[MATERIAL TO PROCESS]
· · · · · · ·

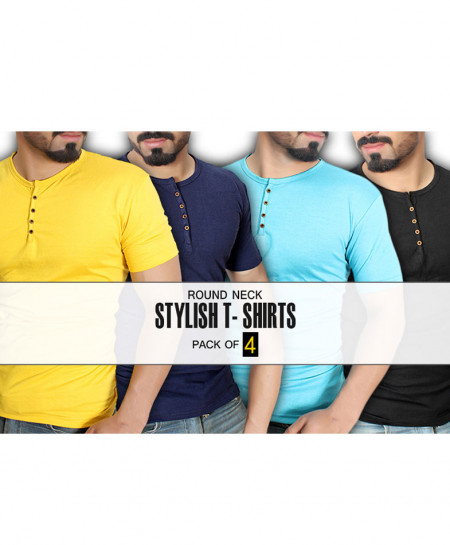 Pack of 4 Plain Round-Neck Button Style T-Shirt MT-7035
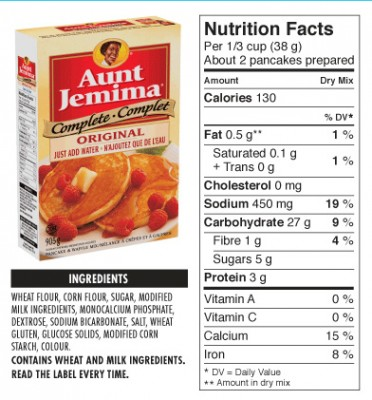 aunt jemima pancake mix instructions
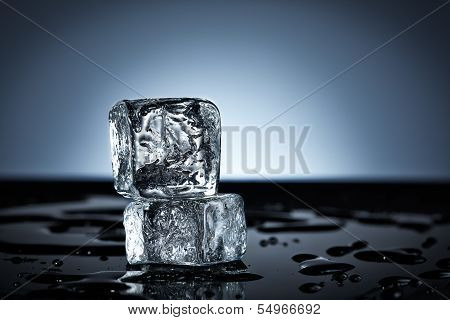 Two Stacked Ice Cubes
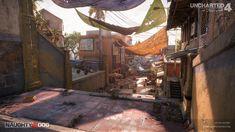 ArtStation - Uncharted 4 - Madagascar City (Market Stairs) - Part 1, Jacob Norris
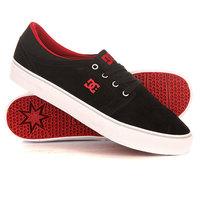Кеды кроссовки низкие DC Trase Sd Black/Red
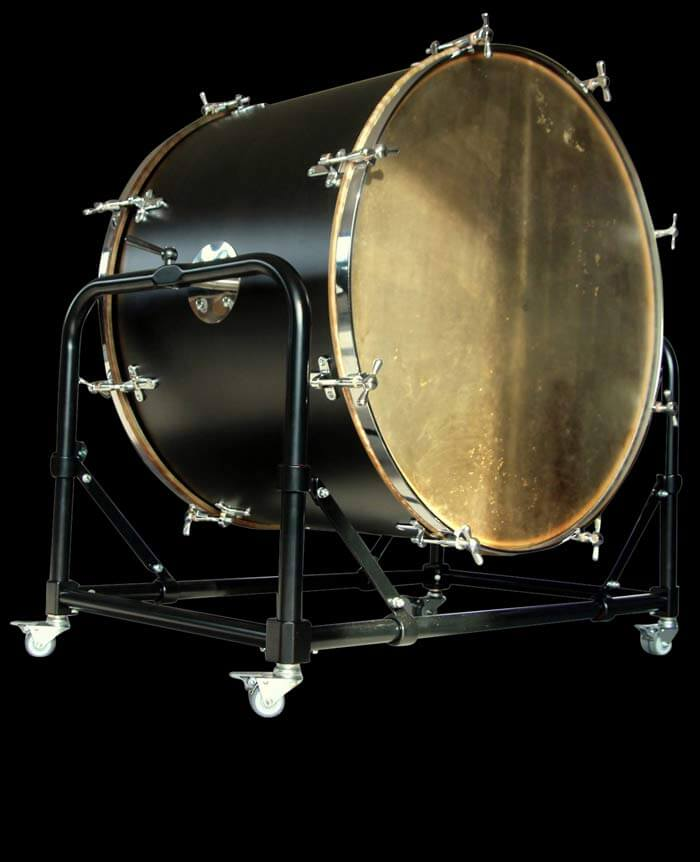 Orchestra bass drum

· · · · · · ·

The answer must consist of the entries above, reproduced word for word, without any pictures.

[THE ANSWER]
 Pack of 4 Plain Round-Neck Button Style T-Shirt MT-7035
 aunt jemima pancake mix instructions
 Two Stacked Ice Cubes
 ArtStation - Uncharted 4 - Madagascar City (Market Stairs) - Part 1, Jacob Norris
Кеды кроссовки низкие DC Trase Sd Black/Red
 Orchestra bass drum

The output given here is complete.